The risk that patients who survive an opioid overdose will go on to die from another overdose is high. In a 2019 study, researchers found 1.1% of patients treated for opioid overdose died within one month and 5.5% died within one year.
Both Kocher and Chua recommend that, at a minimum, emergency physicians should prescribe naloxone to patients who overdose, and health systems should encourage that prescribing. Chua notes, there is still a stigma surrounding prescribing the overdose reversal agent.
“There are some clinicians who think that prescribing naloxone encourages patients to engage in risky behaviors, increasing their risk of overdose again,” he said. “But there’s not a lot of evidence that this occurs.”
As for buprenorphine, emergency departments have not traditionally been seen as the place to start addiction treatment, yet we know that ER visits are being used as “teachable moments” to try and start patients on many other kinds of treatment and lifestyle changes, Kocher says.
“We hope these statistics cut through the noise because we worry about people having this adverse experience in the weeks and months following an overdose,” he said.

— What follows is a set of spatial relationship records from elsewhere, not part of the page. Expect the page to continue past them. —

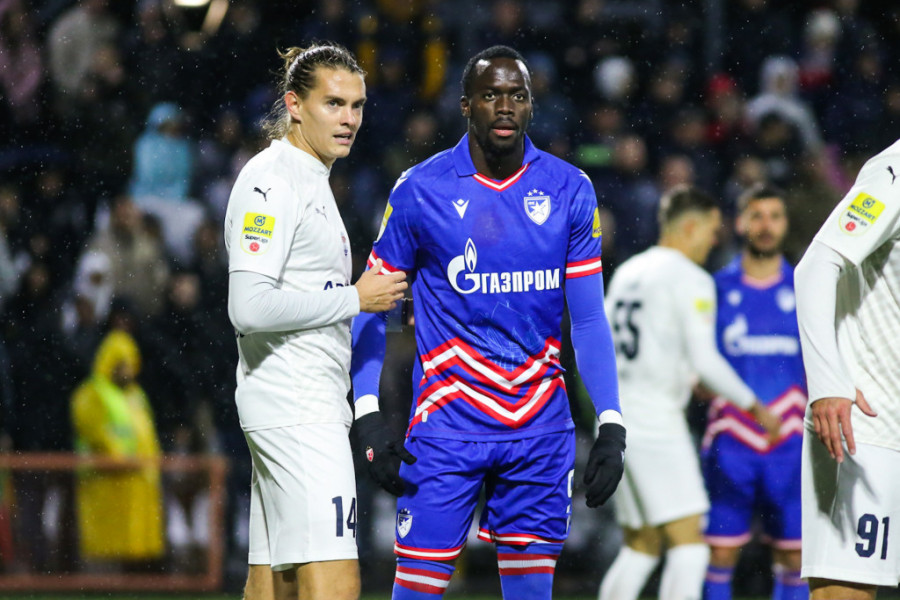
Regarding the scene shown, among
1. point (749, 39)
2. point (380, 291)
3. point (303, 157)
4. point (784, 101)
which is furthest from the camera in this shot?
point (749, 39)

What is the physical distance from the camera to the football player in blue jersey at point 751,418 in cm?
639

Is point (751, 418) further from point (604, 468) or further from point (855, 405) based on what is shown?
point (604, 468)

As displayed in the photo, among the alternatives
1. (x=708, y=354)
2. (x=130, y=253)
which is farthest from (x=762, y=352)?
(x=130, y=253)

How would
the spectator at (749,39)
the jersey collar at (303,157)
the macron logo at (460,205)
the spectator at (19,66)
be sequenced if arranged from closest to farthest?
the macron logo at (460,205), the jersey collar at (303,157), the spectator at (19,66), the spectator at (749,39)

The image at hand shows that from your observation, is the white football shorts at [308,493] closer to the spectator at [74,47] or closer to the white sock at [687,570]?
the white sock at [687,570]

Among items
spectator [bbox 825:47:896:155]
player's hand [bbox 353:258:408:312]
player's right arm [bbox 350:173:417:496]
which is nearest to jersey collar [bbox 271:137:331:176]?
player's right arm [bbox 350:173:417:496]

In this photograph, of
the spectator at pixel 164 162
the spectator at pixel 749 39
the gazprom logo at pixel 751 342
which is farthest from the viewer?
Answer: the spectator at pixel 749 39

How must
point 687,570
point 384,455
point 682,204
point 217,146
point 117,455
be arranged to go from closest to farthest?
point 384,455 < point 687,570 < point 682,204 < point 117,455 < point 217,146

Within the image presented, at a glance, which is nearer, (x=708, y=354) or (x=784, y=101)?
(x=708, y=354)

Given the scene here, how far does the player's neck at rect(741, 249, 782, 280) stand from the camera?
6.68 metres

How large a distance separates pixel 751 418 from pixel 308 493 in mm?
3302

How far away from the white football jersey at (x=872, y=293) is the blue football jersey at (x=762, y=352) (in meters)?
2.72

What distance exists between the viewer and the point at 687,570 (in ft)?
20.1

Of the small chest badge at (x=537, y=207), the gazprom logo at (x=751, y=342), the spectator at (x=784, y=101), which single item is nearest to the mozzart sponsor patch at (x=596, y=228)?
the small chest badge at (x=537, y=207)
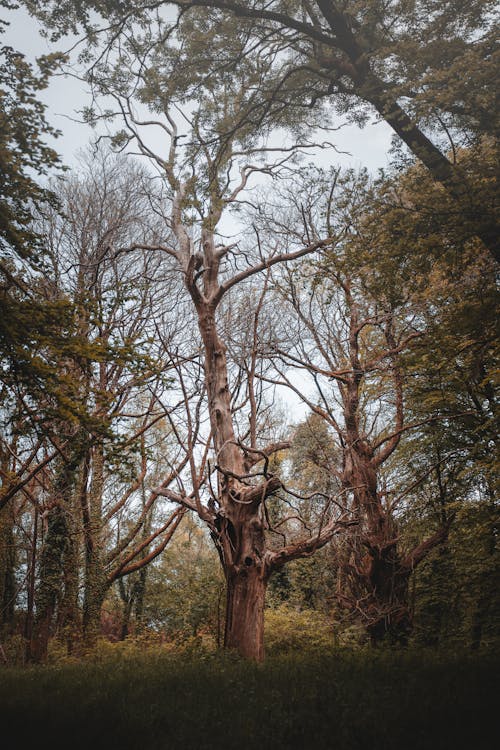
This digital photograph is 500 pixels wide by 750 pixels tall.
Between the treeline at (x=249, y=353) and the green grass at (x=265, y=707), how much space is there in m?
2.42

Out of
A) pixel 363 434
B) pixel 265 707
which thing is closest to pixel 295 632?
pixel 363 434

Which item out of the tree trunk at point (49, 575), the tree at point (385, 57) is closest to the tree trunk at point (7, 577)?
the tree trunk at point (49, 575)

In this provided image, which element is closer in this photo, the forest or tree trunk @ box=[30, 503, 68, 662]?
the forest

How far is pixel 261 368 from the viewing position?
10.3 metres

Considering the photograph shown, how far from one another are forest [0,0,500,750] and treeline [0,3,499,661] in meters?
0.07

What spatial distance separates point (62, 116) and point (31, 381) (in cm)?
602

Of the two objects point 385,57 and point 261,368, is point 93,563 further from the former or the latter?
point 385,57

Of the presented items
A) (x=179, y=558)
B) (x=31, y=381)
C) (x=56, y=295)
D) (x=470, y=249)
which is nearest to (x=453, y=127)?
(x=470, y=249)

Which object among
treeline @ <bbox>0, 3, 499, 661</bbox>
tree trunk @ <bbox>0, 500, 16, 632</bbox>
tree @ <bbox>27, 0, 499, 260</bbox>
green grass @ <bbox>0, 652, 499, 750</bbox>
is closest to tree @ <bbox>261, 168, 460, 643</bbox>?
treeline @ <bbox>0, 3, 499, 661</bbox>

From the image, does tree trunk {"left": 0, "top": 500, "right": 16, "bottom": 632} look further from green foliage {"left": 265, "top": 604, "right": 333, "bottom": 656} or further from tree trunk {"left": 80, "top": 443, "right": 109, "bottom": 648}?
green foliage {"left": 265, "top": 604, "right": 333, "bottom": 656}

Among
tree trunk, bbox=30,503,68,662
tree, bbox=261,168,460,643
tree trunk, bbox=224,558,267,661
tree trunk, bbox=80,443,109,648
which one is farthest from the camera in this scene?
tree trunk, bbox=80,443,109,648

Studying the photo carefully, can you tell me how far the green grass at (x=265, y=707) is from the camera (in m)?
3.21

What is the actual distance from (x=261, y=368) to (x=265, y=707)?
7.12 m

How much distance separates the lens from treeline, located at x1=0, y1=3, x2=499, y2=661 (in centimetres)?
630
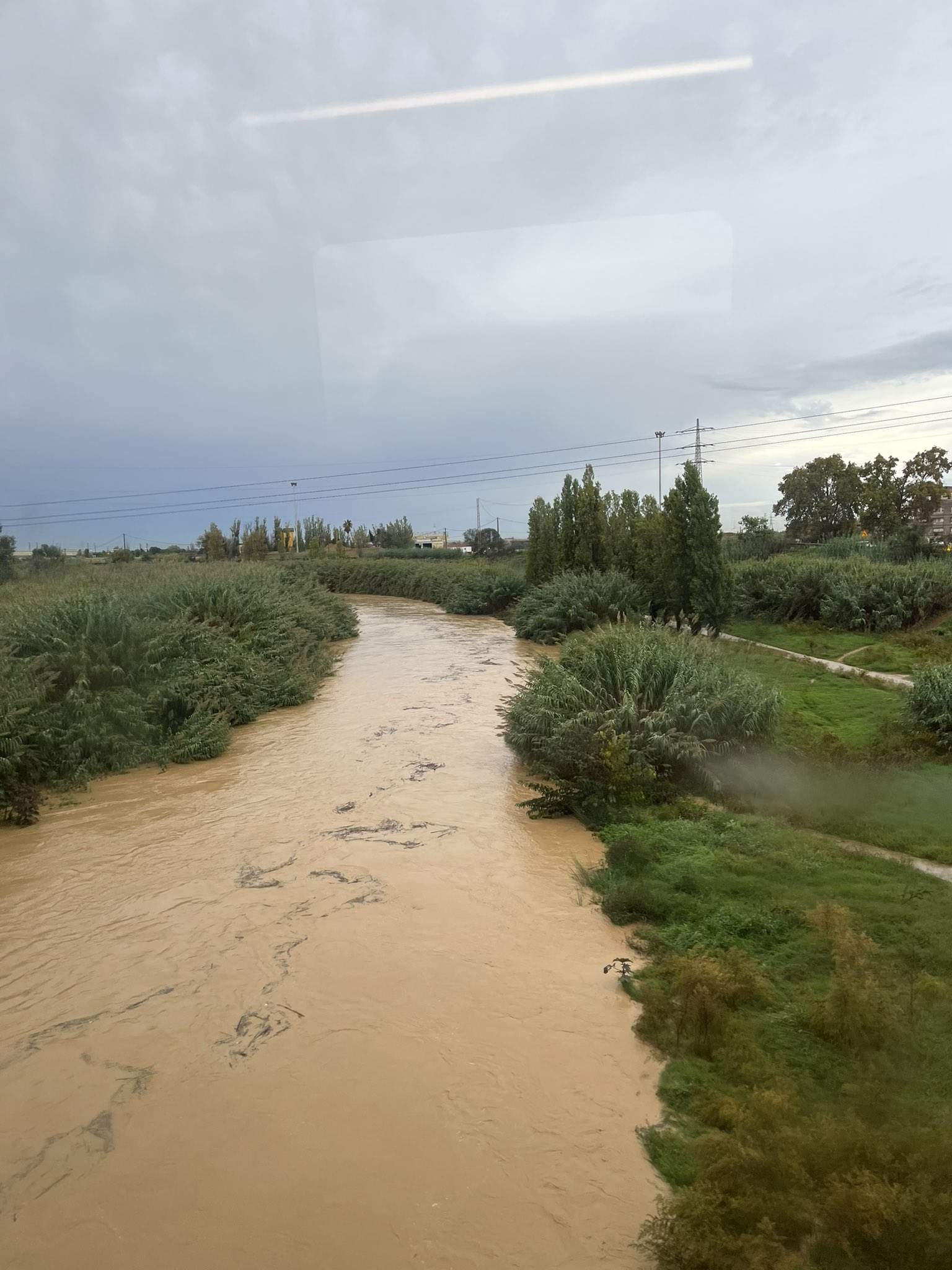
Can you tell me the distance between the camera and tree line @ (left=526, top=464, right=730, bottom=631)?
61.6 ft

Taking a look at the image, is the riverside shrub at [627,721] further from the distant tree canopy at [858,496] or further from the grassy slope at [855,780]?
the distant tree canopy at [858,496]

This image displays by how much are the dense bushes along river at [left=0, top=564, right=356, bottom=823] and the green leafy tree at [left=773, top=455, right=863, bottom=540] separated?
90.6 feet

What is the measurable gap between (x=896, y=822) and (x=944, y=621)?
38.9 feet

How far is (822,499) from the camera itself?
3772 centimetres

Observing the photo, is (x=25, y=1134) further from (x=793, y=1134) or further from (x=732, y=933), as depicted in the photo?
(x=732, y=933)

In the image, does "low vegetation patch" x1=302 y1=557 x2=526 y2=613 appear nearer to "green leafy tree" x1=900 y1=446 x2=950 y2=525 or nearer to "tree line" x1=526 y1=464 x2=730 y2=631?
"tree line" x1=526 y1=464 x2=730 y2=631

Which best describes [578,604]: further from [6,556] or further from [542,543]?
[6,556]

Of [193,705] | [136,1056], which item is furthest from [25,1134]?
[193,705]

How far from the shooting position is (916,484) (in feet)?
103

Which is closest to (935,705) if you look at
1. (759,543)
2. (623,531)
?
(623,531)

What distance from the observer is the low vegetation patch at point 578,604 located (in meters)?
20.8

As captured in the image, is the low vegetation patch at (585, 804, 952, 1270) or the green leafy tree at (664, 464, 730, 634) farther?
the green leafy tree at (664, 464, 730, 634)

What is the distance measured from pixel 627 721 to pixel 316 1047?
4.97m

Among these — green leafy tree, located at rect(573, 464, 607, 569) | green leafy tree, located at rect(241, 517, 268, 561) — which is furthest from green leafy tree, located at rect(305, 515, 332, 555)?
green leafy tree, located at rect(573, 464, 607, 569)
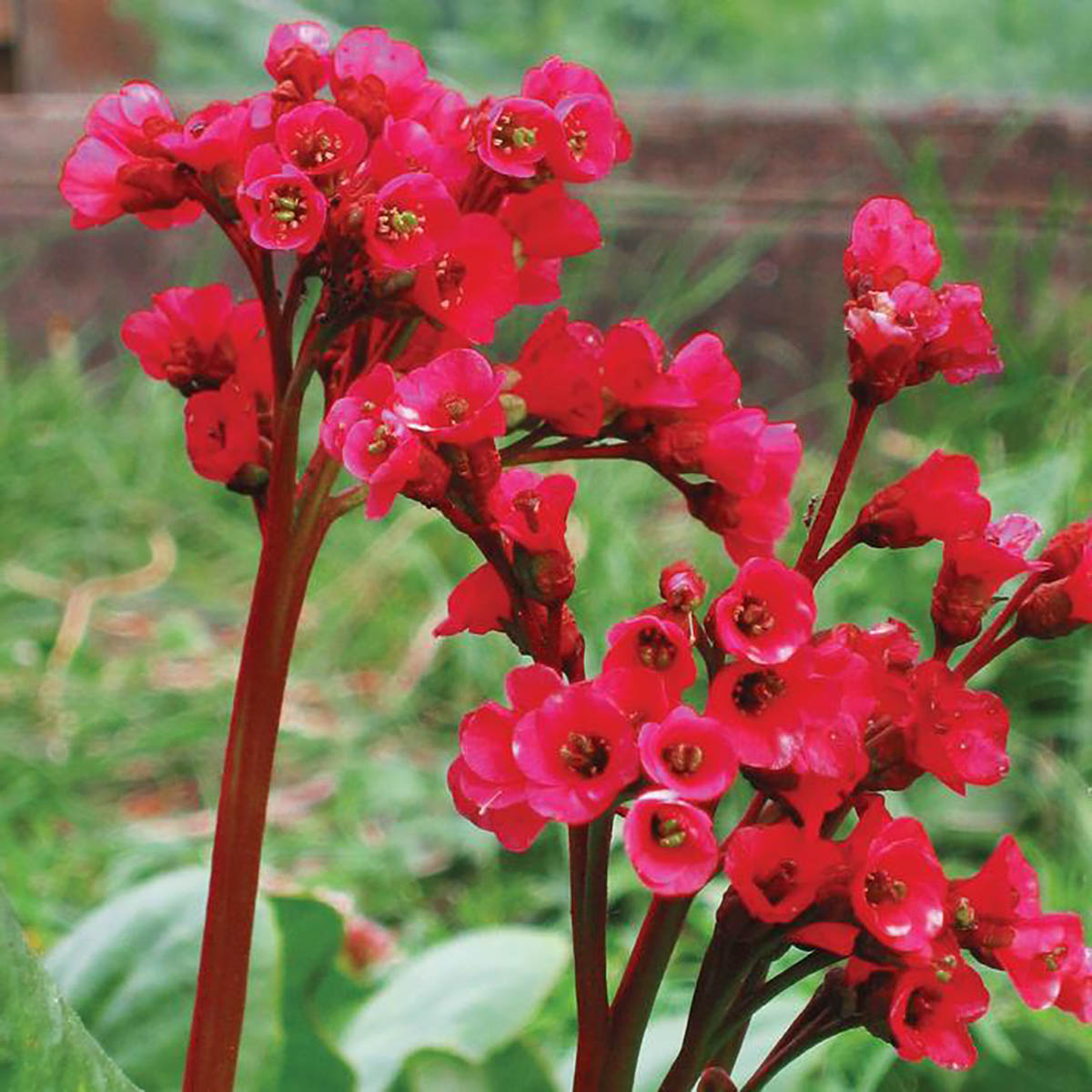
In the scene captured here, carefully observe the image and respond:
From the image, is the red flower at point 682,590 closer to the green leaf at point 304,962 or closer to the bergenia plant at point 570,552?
the bergenia plant at point 570,552

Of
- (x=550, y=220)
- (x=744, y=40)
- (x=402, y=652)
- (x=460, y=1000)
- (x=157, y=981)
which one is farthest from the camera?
(x=744, y=40)

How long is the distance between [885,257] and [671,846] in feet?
0.57

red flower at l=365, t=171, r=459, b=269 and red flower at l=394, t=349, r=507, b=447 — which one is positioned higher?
red flower at l=365, t=171, r=459, b=269

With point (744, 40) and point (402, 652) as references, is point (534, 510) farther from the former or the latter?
point (744, 40)

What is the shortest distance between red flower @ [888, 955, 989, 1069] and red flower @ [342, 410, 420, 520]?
162 mm

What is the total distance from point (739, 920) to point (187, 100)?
2.52 meters

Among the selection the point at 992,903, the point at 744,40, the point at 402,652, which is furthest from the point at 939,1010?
the point at 744,40

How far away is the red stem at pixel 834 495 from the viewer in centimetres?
42

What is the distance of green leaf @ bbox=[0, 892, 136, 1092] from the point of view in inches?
17.3

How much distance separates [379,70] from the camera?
49 cm

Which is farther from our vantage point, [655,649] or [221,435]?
[221,435]

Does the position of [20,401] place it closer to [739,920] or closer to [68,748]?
[68,748]

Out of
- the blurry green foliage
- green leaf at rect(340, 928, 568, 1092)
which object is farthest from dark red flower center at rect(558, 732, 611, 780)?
the blurry green foliage

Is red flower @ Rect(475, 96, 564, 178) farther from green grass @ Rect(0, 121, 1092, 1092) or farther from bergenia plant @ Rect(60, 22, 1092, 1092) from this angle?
green grass @ Rect(0, 121, 1092, 1092)
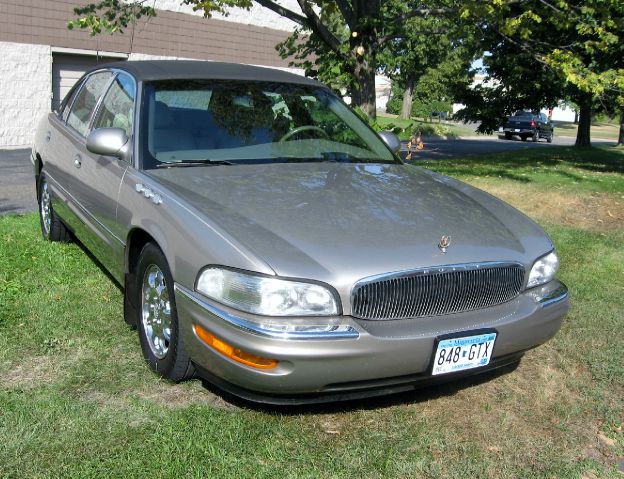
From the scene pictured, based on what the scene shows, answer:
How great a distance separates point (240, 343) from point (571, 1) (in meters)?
11.2

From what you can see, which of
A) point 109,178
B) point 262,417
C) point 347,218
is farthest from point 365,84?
point 262,417

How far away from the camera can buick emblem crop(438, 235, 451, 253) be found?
3126mm

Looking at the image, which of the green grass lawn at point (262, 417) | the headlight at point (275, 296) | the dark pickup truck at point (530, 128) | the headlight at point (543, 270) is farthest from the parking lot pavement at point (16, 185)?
the dark pickup truck at point (530, 128)

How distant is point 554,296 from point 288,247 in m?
1.45

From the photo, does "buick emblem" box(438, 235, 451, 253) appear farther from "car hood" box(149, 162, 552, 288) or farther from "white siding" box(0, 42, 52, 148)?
"white siding" box(0, 42, 52, 148)

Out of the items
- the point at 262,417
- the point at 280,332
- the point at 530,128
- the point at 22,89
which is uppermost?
the point at 22,89

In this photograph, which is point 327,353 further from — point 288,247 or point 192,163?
point 192,163

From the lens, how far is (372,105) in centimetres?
1088

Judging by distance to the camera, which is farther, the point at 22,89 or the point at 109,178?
the point at 22,89

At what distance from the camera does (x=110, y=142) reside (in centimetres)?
383

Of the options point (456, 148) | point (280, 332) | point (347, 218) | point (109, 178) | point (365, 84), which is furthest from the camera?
point (456, 148)

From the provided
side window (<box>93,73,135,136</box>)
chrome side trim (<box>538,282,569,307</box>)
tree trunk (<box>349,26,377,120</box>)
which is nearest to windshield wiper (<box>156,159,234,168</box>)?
side window (<box>93,73,135,136</box>)

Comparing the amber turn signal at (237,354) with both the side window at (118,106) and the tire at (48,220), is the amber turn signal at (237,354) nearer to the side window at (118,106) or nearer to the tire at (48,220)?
the side window at (118,106)

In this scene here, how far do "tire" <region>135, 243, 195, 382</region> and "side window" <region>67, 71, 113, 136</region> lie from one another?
5.67 feet
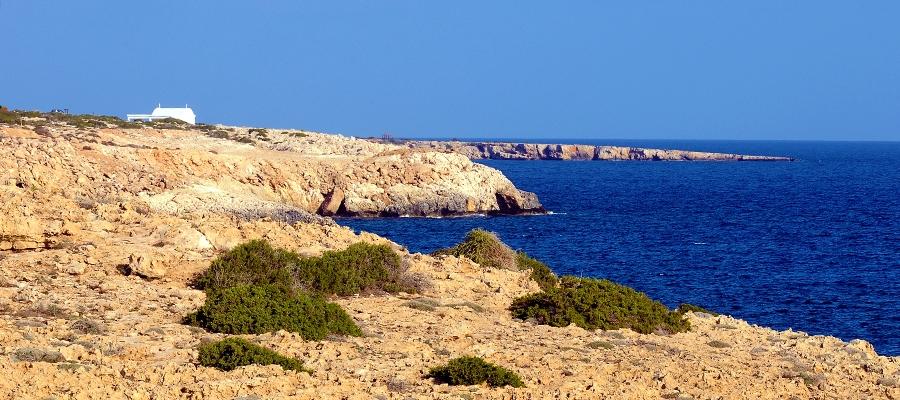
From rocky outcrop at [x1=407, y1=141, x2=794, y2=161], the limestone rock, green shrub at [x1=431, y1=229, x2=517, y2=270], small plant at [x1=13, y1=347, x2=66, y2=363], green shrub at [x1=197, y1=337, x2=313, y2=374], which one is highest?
the limestone rock

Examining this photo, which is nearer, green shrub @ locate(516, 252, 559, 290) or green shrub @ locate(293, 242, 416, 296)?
green shrub @ locate(293, 242, 416, 296)

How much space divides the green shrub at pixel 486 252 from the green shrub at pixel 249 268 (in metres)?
6.17

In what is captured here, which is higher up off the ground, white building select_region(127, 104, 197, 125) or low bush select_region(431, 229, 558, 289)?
white building select_region(127, 104, 197, 125)

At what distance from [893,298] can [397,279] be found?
19.4m

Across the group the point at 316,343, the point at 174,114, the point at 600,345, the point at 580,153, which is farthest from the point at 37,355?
the point at 580,153

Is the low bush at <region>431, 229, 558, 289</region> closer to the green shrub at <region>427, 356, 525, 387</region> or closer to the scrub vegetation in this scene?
the scrub vegetation

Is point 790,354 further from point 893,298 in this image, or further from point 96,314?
point 893,298

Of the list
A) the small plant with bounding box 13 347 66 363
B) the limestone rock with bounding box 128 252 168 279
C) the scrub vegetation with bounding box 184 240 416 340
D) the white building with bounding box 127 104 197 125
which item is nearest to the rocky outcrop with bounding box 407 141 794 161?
the white building with bounding box 127 104 197 125

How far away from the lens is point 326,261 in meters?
17.2

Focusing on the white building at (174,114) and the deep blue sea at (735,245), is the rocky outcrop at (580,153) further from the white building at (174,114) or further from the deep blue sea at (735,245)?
the deep blue sea at (735,245)

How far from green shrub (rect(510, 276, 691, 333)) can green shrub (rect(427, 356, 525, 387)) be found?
468 centimetres

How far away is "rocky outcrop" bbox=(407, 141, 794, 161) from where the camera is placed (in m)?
173

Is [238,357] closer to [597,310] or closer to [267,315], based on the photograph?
[267,315]

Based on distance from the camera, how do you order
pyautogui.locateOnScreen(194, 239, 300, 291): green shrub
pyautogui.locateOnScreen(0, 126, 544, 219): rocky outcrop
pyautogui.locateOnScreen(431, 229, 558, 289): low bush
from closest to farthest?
pyautogui.locateOnScreen(194, 239, 300, 291): green shrub
pyautogui.locateOnScreen(431, 229, 558, 289): low bush
pyautogui.locateOnScreen(0, 126, 544, 219): rocky outcrop
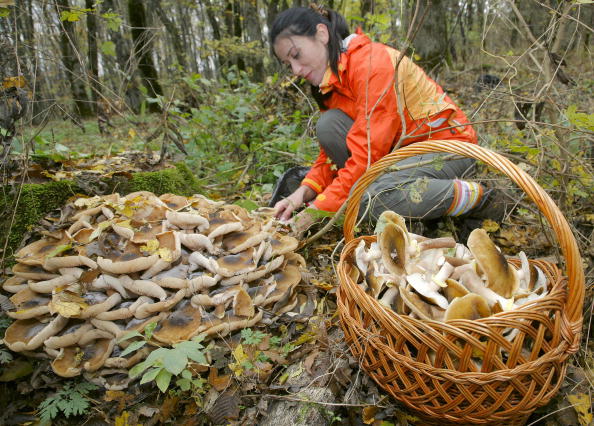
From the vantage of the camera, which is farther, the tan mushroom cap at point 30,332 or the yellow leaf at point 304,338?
the yellow leaf at point 304,338

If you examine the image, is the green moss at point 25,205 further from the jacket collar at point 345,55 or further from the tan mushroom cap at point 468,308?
the tan mushroom cap at point 468,308

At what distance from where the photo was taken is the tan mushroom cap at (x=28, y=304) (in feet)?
7.39

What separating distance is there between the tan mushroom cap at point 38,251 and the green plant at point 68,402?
0.81 meters

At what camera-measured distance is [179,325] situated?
89.3 inches

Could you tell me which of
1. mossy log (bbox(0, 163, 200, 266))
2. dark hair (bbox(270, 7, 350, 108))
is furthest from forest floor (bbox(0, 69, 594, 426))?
dark hair (bbox(270, 7, 350, 108))

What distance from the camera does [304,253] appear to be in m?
3.53

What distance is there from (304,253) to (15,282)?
2.23 m

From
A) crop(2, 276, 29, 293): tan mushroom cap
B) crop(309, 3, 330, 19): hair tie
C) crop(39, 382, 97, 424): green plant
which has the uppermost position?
crop(309, 3, 330, 19): hair tie

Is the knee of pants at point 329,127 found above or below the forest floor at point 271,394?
above

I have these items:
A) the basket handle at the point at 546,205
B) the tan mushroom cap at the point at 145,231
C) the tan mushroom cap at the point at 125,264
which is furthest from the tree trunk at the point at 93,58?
the basket handle at the point at 546,205

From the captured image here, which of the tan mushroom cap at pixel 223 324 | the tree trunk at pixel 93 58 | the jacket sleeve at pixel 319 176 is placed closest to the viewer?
the tan mushroom cap at pixel 223 324

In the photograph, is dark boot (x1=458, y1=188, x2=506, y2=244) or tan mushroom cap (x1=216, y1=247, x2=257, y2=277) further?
dark boot (x1=458, y1=188, x2=506, y2=244)

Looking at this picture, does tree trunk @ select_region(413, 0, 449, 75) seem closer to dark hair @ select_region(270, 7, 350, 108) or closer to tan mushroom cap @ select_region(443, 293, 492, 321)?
dark hair @ select_region(270, 7, 350, 108)

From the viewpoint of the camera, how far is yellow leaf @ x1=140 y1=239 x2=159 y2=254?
235cm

Physicians looking to prescribe buprenorphine to patients experience additional hurdles. They have to apply for a waiver through the U.S. Drug Enforcement Agency and still can only prescribe the drug to 30 patients a year without having to meet additional requirements. But this past spring, other hurdles were erased, which should enable more physicians to start patients on a medication that could change their lives, Chua says.
“Congress needs to eliminate the waiver requirement for buprenorphine altogether,” he said. “We shouldn’t need a waiver to prescribe buprenorphine when we don’t need a waiver to prescribe opioids.”
Kocher and his colleagues in the Michigan Emergency Department Improvement Collaborative have worked for several years to increase the number of Michigan emergency physicians and ER teams that can provide naloxone for free to at-risk patients, including overdose survivors, and start patients on buprenorphine. In partnership with the Michigan Opioid Prescribing Engagement Network, they’ve created guides for ERs to help them start and maintain programs to encourage prescribing both medications, and have held training sessions in person and online to help physicians prepare to prescribe buprenorphine including meeting federal requirements.
They’ve also provided thousands of naloxone kits for ERs to provide for free and have created lists of pharmacies that have “standing orders” for naloxone in many Michigan counties, which allow patients to access the drug without a prescription from a specific physician.